=== What you will do ===
Transcribe the records in their entirety, exactly as given.

=== Data provided ===
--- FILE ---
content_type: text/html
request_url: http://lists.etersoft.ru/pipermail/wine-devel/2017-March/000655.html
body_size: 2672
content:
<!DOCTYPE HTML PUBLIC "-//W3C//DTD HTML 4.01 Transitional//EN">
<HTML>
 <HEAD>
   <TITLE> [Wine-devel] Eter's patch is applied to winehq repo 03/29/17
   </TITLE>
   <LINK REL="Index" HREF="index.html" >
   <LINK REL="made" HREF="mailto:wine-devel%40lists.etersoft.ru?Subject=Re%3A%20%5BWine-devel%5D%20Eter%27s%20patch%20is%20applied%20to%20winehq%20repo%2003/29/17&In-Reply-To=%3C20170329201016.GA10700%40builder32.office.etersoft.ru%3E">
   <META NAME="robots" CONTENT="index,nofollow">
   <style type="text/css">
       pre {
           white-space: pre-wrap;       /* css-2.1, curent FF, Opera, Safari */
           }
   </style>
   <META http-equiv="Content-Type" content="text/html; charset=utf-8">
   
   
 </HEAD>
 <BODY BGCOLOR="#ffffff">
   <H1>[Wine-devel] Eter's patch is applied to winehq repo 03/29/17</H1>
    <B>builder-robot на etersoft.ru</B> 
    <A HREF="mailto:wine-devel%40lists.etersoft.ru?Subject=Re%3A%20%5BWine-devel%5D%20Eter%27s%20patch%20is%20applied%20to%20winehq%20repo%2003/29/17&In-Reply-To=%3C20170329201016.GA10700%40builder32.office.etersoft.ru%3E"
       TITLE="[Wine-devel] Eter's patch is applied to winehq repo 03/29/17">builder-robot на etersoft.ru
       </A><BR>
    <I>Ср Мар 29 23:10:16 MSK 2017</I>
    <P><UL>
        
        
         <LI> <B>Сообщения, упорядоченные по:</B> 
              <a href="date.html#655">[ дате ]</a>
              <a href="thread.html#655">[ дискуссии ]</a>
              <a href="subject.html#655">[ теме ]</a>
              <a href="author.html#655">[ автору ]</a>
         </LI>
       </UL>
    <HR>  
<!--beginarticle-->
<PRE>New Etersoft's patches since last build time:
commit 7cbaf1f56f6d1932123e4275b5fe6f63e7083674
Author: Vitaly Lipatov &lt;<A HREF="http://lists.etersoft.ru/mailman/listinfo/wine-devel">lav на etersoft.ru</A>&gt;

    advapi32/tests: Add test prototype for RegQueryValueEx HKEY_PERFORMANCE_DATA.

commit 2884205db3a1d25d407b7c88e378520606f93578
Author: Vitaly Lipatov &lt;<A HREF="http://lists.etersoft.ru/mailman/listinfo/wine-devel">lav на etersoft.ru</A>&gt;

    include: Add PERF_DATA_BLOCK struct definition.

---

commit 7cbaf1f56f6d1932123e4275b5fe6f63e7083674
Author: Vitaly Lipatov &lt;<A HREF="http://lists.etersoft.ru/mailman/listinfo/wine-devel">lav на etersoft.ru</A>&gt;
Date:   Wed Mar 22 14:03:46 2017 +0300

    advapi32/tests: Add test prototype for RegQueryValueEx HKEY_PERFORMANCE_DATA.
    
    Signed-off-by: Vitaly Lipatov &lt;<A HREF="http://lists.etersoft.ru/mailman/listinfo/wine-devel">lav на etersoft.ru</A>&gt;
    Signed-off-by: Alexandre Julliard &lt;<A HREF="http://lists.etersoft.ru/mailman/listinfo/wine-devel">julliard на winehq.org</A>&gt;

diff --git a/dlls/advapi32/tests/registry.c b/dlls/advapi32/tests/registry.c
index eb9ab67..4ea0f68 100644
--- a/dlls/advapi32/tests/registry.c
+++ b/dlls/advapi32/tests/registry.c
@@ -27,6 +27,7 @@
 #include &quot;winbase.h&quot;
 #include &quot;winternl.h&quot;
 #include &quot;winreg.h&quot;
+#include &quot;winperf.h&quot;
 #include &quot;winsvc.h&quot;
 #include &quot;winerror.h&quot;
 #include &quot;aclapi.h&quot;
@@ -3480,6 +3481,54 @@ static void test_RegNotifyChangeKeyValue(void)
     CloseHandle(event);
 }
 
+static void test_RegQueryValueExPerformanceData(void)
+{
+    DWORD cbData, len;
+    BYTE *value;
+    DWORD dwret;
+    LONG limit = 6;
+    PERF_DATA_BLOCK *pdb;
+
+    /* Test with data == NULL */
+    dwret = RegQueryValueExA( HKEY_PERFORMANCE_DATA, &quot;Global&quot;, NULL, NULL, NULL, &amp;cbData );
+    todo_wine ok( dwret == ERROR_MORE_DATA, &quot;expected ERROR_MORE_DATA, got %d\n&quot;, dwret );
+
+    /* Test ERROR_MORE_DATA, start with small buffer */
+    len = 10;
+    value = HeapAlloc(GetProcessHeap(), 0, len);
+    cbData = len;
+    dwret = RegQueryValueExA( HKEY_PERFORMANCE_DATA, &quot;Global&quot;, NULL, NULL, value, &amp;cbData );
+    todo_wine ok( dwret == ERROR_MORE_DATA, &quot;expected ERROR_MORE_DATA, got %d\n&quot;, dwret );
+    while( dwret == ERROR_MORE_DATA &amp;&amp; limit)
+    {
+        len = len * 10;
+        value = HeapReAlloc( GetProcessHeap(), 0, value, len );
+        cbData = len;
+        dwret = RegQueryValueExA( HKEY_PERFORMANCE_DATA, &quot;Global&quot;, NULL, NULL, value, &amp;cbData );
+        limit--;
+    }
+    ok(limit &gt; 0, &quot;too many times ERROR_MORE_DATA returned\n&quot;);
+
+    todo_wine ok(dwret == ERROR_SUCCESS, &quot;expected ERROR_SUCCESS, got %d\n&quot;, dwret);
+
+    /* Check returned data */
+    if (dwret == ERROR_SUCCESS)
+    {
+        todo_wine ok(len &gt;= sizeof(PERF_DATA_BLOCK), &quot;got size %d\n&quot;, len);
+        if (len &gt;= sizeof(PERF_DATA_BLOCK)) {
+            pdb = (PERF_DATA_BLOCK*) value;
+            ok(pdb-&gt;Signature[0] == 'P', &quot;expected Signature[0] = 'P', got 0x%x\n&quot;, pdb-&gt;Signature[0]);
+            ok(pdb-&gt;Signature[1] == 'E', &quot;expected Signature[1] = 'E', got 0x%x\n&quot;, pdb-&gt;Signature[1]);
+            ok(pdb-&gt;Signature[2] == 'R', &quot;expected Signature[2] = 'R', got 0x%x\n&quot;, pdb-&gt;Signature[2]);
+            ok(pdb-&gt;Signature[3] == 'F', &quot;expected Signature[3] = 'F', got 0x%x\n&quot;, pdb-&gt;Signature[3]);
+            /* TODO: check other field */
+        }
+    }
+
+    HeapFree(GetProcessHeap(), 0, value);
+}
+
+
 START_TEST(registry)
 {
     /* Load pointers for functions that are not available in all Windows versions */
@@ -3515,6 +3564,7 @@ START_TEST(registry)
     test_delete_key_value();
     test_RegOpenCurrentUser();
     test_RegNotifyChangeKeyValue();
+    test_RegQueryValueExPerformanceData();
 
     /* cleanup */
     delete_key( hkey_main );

=== Response area ===
--- FILE ---
content_type: text/html
request_url: http://lists.etersoft.ru/pipermail/wine-devel/2017-March/000655.html
body_size: 2672
content:
<!DOCTYPE HTML PUBLIC "-//W3C//DTD HTML 4.01 Transitional//EN">
<HTML>
 <HEAD>
   <TITLE> [Wine-devel] Eter's patch is applied to winehq repo 03/29/17
   </TITLE>
   <LINK REL="Index" HREF="index.html" >
   <LINK REL="made" HREF="mailto:wine-devel%40lists.etersoft.ru?Subject=Re%3A%20%5BWine-devel%5D%20Eter%27s%20patch%20is%20applied%20to%20winehq%20repo%2003/29/17&In-Reply-To=%3C20170329201016.GA10700%40builder32.office.etersoft.ru%3E">
   <META NAME="robots" CONTENT="index,nofollow">
   <style type="text/css">
       pre {
           white-space: pre-wrap;       /* css-2.1, curent FF, Opera, Safari */
           }
   </style>
   <META http-equiv="Content-Type" content="text/html; charset=utf-8">
   
   
 </HEAD>
 <BODY BGCOLOR="#ffffff">
   <H1>[Wine-devel] Eter's patch is applied to winehq repo 03/29/17</H1>
    <B>builder-robot на etersoft.ru</B> 
    <A HREF="mailto:wine-devel%40lists.etersoft.ru?Subject=Re%3A%20%5BWine-devel%5D%20Eter%27s%20patch%20is%20applied%20to%20winehq%20repo%2003/29/17&In-Reply-To=%3C20170329201016.GA10700%40builder32.office.etersoft.ru%3E"
       TITLE="[Wine-devel] Eter's patch is applied to winehq repo 03/29/17">builder-robot на etersoft.ru
       </A><BR>
    <I>Ср Мар 29 23:10:16 MSK 2017</I>
    <P><UL>
        
        
         <LI> <B>Сообщения, упорядоченные по:</B> 
              <a href="date.html#655">[ дате ]</a>
              <a href="thread.html#655">[ дискуссии ]</a>
              <a href="subject.html#655">[ теме ]</a>
              <a href="author.html#655">[ автору ]</a>
         </LI>
       </UL>
    <HR>  
<!--beginarticle-->
<PRE>New Etersoft's patches since last build time:
commit 7cbaf1f56f6d1932123e4275b5fe6f63e7083674
Author: Vitaly Lipatov &lt;<A HREF="http://lists.etersoft.ru/mailman/listinfo/wine-devel">lav на etersoft.ru</A>&gt;

    advapi32/tests: Add test prototype for RegQueryValueEx HKEY_PERFORMANCE_DATA.

commit 2884205db3a1d25d407b7c88e378520606f93578
Author: Vitaly Lipatov &lt;<A HREF="http://lists.etersoft.ru/mailman/listinfo/wine-devel">lav на etersoft.ru</A>&gt;

    include: Add PERF_DATA_BLOCK struct definition.

---

commit 7cbaf1f56f6d1932123e4275b5fe6f63e7083674
Author: Vitaly Lipatov &lt;<A HREF="http://lists.etersoft.ru/mailman/listinfo/wine-devel">lav на etersoft.ru</A>&gt;
Date:   Wed Mar 22 14:03:46 2017 +0300

    advapi32/tests: Add test prototype for RegQueryValueEx HKEY_PERFORMANCE_DATA.
    
    Signed-off-by: Vitaly Lipatov &lt;<A HREF="http://lists.etersoft.ru/mailman/listinfo/wine-devel">lav на etersoft.ru</A>&gt;
    Signed-off-by: Alexandre Julliard &lt;<A HREF="http://lists.etersoft.ru/mailman/listinfo/wine-devel">julliard на winehq.org</A>&gt;

diff --git a/dlls/advapi32/tests/registry.c b/dlls/advapi32/tests/registry.c
index eb9ab67..4ea0f68 100644
--- a/dlls/advapi32/tests/registry.c
+++ b/dlls/advapi32/tests/registry.c
@@ -27,6 +27,7 @@
 #include &quot;winbase.h&quot;
 #include &quot;winternl.h&quot;
 #include &quot;winreg.h&quot;
+#include &quot;winperf.h&quot;
 #include &quot;winsvc.h&quot;
 #include &quot;winerror.h&quot;
 #include &quot;aclapi.h&quot;
@@ -3480,6 +3481,54 @@ static void test_RegNotifyChangeKeyValue(void)
     CloseHandle(event);
 }
 
+static void test_RegQueryValueExPerformanceData(void)
+{
+    DWORD cbData, len;
+    BYTE *value;
+    DWORD dwret;
+    LONG limit = 6;
+    PERF_DATA_BLOCK *pdb;
+
+    /* Test with data == NULL */
+    dwret = RegQueryValueExA( HKEY_PERFORMANCE_DATA, &quot;Global&quot;, NULL, NULL, NULL, &amp;cbData );
+    todo_wine ok( dwret == ERROR_MORE_DATA, &quot;expected ERROR_MORE_DATA, got %d\n&quot;, dwret );
+
+    /* Test ERROR_MORE_DATA, start with small buffer */
+    len = 10;
+    value = HeapAlloc(GetProcessHeap(), 0, len);
+    cbData = len;
+    dwret = RegQueryValueExA( HKEY_PERFORMANCE_DATA, &quot;Global&quot;, NULL, NULL, value, &amp;cbData );
+    todo_wine ok( dwret == ERROR_MORE_DATA, &quot;expected ERROR_MORE_DATA, got %d\n&quot;, dwret );
+    while( dwret == ERROR_MORE_DATA &amp;&amp; limit)
+    {
+        len = len * 10;
+        value = HeapReAlloc( GetProcessHeap(), 0, value, len );
+        cbData = len;
+        dwret = RegQueryValueExA( HKEY_PERFORMANCE_DATA, &quot;Global&quot;, NULL, NULL, value, &amp;cbData );
+        limit--;
+    }
+    ok(limit &gt; 0, &quot;too many times ERROR_MORE_DATA returned\n&quot;);
+
+    todo_wine ok(dwret == ERROR_SUCCESS, &quot;expected ERROR_SUCCESS, got %d\n&quot;, dwret);
+
+    /* Check returned data */
+    if (dwret == ERROR_SUCCESS)
+    {
+        todo_wine ok(len &gt;= sizeof(PERF_DATA_BLOCK), &quot;got size %d\n&quot;, len);
+        if (len &gt;= sizeof(PERF_DATA_BLOCK)) {
+            pdb = (PERF_DATA_BLOCK*) value;
+            ok(pdb-&gt;Signature[0] == 'P', &quot;expected Signature[0] = 'P', got 0x%x\n&quot;, pdb-&gt;Signature[0]);
+            ok(pdb-&gt;Signature[1] == 'E', &quot;expected Signature[1] = 'E', got 0x%x\n&quot;, pdb-&gt;Signature[1]);
+            ok(pdb-&gt;Signature[2] == 'R', &quot;expected Signature[2] = 'R', got 0x%x\n&quot;, pdb-&gt;Signature[2]);
+            ok(pdb-&gt;Signature[3] == 'F', &quot;expected Signature[3] = 'F', got 0x%x\n&quot;, pdb-&gt;Signature[3]);
+            /* TODO: check other field */
+        }
+    }
+
+    HeapFree(GetProcessHeap(), 0, value);
+}
+
+
 START_TEST(registry)
 {
     /* Load pointers for functions that are not available in all Windows versions */
@@ -3515,6 +3564,7 @@ START_TEST(registry)
     test_delete_key_value();
     test_RegOpenCurrentUser();
     test_RegNotifyChangeKeyValue();
+    test_RegQueryValueExPerformanceData();
 
     /* cleanup */
     delete_key( hkey_main );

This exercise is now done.